This is my .htaccess file, pulled from various websites, and from iamawolf.com. As an aside, that site has the most bizarre site logo I’ve ever seen. Tempted to email and ask why?
Anyway, back to htaccess. For this to work the server must be running on Apache and have the all of the required options enabled. .htaccess can either be in the root of your site - which will effect your whole site - or in specific directories to set options on just that directory.
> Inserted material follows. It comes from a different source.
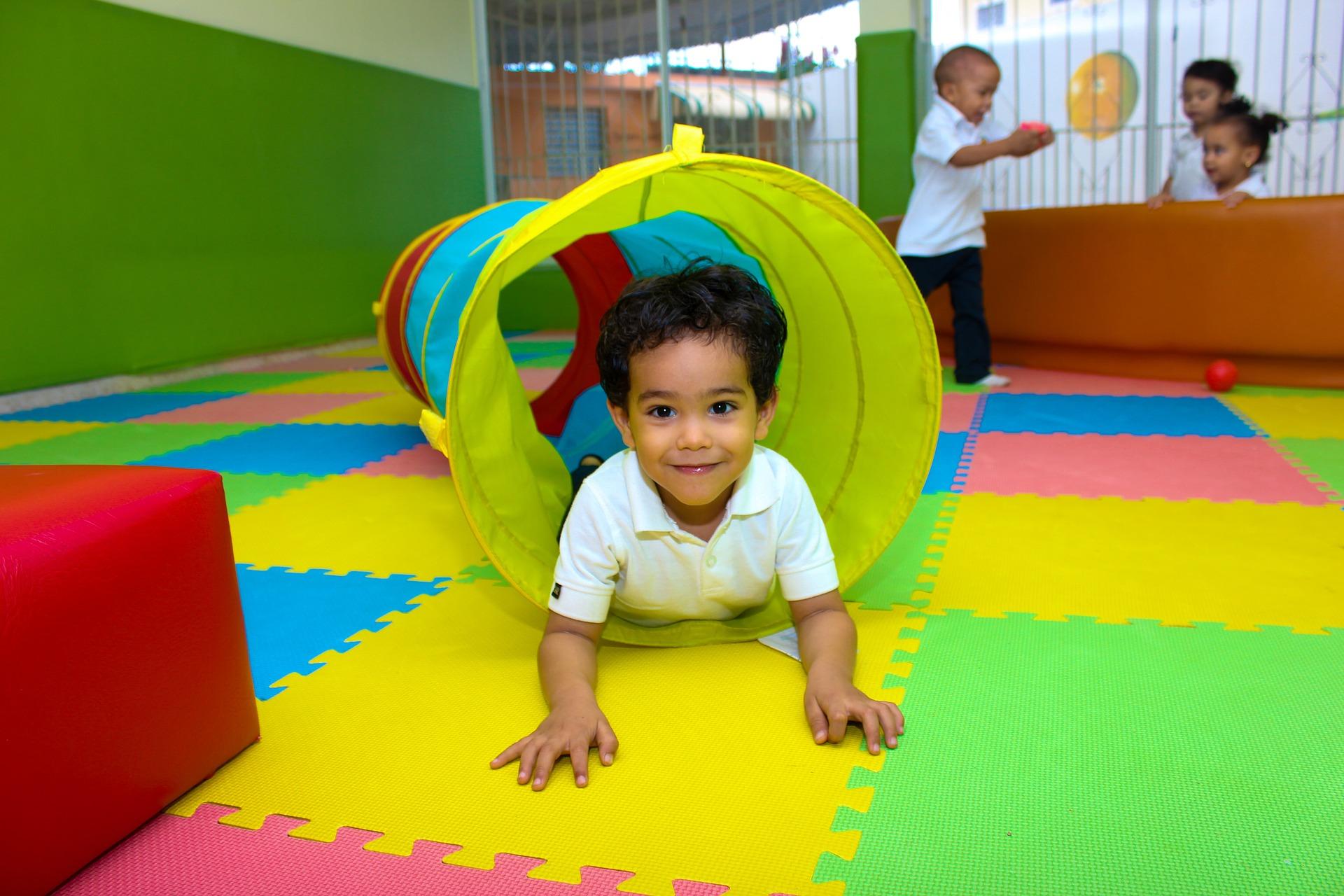 children 808664 1920 - La importancia de la visión en la Etapa Infantil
Remember to secure the file and to call it:
.htaccess
For the code to copy and paste see the extended entry, remove anything starting with *Comment.
Feel free to steal the htaccess code lock stock and barrel, if you want to just give my site a link back, www.creationrobot.com, cheers.
Addendum: This is the first hit on google when you search for “parsing html with php” or something similar. That’s cool and all as it brings people in but I don’t want you lot feeling cheated that this isn’t a site just about htaccess. If you want me to expand on what’s here let me know, my MSN/email link is at the bottom of the page.
*From www.creationrobot.com
*Comment None of your visitors can read .htaccess
order allow,deny
deny from all
*Comment Parse html as php
AddType application/x-httpd-php .html .php .htm
*Comment Send readers to specific pages on an error
ErrorDocument 403 /errors/forbidden.html
ErrorDocument 404 /errors/notfound.html
ErrorDocument 500 /errors/internalerror.html
ErrorDocument 408 /errors/timedout.html
*Comment Make sure shtml is parsed on the server
AddType text/html .shtml
AddHandler server-parsed .shtml
Options Indexes FollowSymLinks Includes
*Comment Prevent anyone stealing bandwidth by hotlinking to images
RewriteEngine on
RewriteCond %{HTTP_REFERER} !^$
RewriteCond %{HTTP_REFERER} !^http://(www\.)?creationrobot.com/.*$ [NC]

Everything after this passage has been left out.